Selected extract:
★ ★ ★
Merge branch 'statement-dataset-release' into 'master'

First announcement of statement dataset See merge request !8

Merge branch 'statement-dataset-release' into 'master'
c50cbdc9 · Deyan Ginev · 2688fb64 · 79670257 · c50cbdc9 · c50cbdc9
Commit c50cbdc9 authored 5 years ago by Deyan Ginev
--- a/_posts/2019-28-29-statement-classification-dataset.md
+++ b/_posts/2019-28-29-statement-classification-dataset.md
+---
+layout: post
+title: Statement Classification Data Set
+---
+A new data set with annotations for 10.5 million scientific statements has been uploaded to SIGMathLing.
+The content of this data set is licensed to [SIGMathLing members](/member/) for research
+and tool development purposes subject to the [SIGMathLing Non-Disclosure-Agreement](/nda/).
+
+The annotations were extracted automatically from the machine-readable version of arXiv.org also available as a [SIGMathLing resource](https://sigmathling.kwarc.info/resources/arxmliv-dataset-082018/).
+
+Details can be found on the corresponding [resource page](/resources/arxmliv-statements-082018/).
--- a/resources/arxmliv-statements-082018.md
+++ b/resources/arxmliv-statements-082018.md
+---
+layout: page
+title: Scientific statement classification dataset from arXMLiv 08.2018
+---
+Part of the [arXMLiv](https://kwarc.info/projects/arXMLiv/) project at the [KWARC](https://kwarc.info/) research group
+
+### Author
+ - Deyan Ginev
+
+### Current release
+ - 08.2018
+
+### Accessibility and License
+The content of this Dataset is licensed to [SIGMathLing members](/member/) for research
+and tool development purposes.
+
+Access is restricted to  [SIGMathLing members](/member/) under the
+[SIGMathLing Non-Disclosure-Agreement](/nda/) as for most [arXiv](http://arxiv.org)
★ ★ ★
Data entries
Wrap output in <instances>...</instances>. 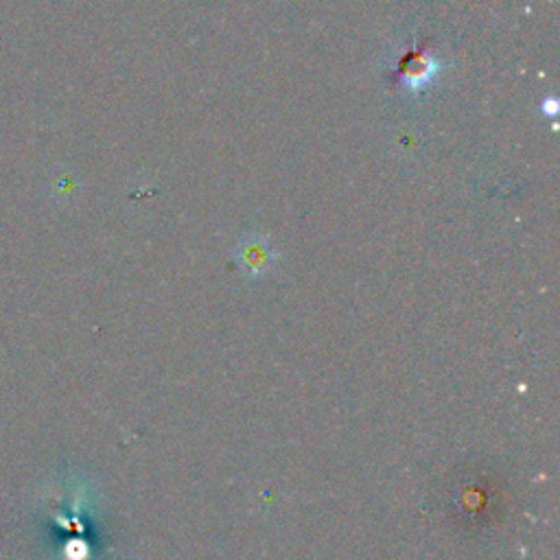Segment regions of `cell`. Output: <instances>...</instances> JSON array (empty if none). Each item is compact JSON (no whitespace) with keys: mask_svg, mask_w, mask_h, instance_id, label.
<instances>
[{"mask_svg":"<svg viewBox=\"0 0 560 560\" xmlns=\"http://www.w3.org/2000/svg\"><path fill=\"white\" fill-rule=\"evenodd\" d=\"M278 256H280L278 249L260 232L243 234L236 241L234 249H232V258H234V262L238 265V269L243 271L245 278H260V276H265L273 267Z\"/></svg>","mask_w":560,"mask_h":560,"instance_id":"cell-1","label":"cell"},{"mask_svg":"<svg viewBox=\"0 0 560 560\" xmlns=\"http://www.w3.org/2000/svg\"><path fill=\"white\" fill-rule=\"evenodd\" d=\"M438 59L427 52V50H409L398 66V77L400 83L409 90V92H418L422 90L438 72Z\"/></svg>","mask_w":560,"mask_h":560,"instance_id":"cell-2","label":"cell"}]
</instances>
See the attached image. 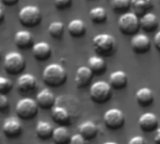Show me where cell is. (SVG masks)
★ ★ ★
To do:
[1] According to the statement dataset commit, how many scientific statements does the new data set annotate?
[2] Write the next part of the statement dataset commit, picking up after its final line.

Answer set:
[1] 10.5 million.

[2]
+articles, the right of distribution was only given (or assumed) to arXiv itself.
+
+### Contents
+  - 10.5 million plain-text paragraphs associated with a statement class
+  - 50 directories, each containing entries from the same class of scientific statements
+  - each filename is a SHA-256 hash of its contents, as a guarantee for uniqueness and random order
+  - two separate tar bundles over the same data, one with and one without lexemes for mathematical expressions
+  - data is extracted from the separately distributed [arXMLiv 08.2018](https://sigmathling.kwarc.info/resources/arxmliv-dataset-082018/) dataset.
+  - see the bottom of this page for a full statement frequency breakdown
+
+  | file name                                         | MD5                                |  size | size unpacked |
+  | :------------------------------------------------ | :--------------------------------- | ----: | ------------: |
+  | `statement_paragraphs_arxmliv_08_2018.tar`        | `ff48316737b41c13fbaa786eef8d1b6e` | 22 GB |         45 GB |
+  | `nomath_statement_paragraphs_arxmliv_08_2018.tar` | `e214eacb3b73fa3e7416f00673f9c298` | 12 GB |         40 GB |
+
+### Description
+
+For the full details, please read [our paper](https://arxiv.org/abs/1908.10993) on announcing the statement classification task.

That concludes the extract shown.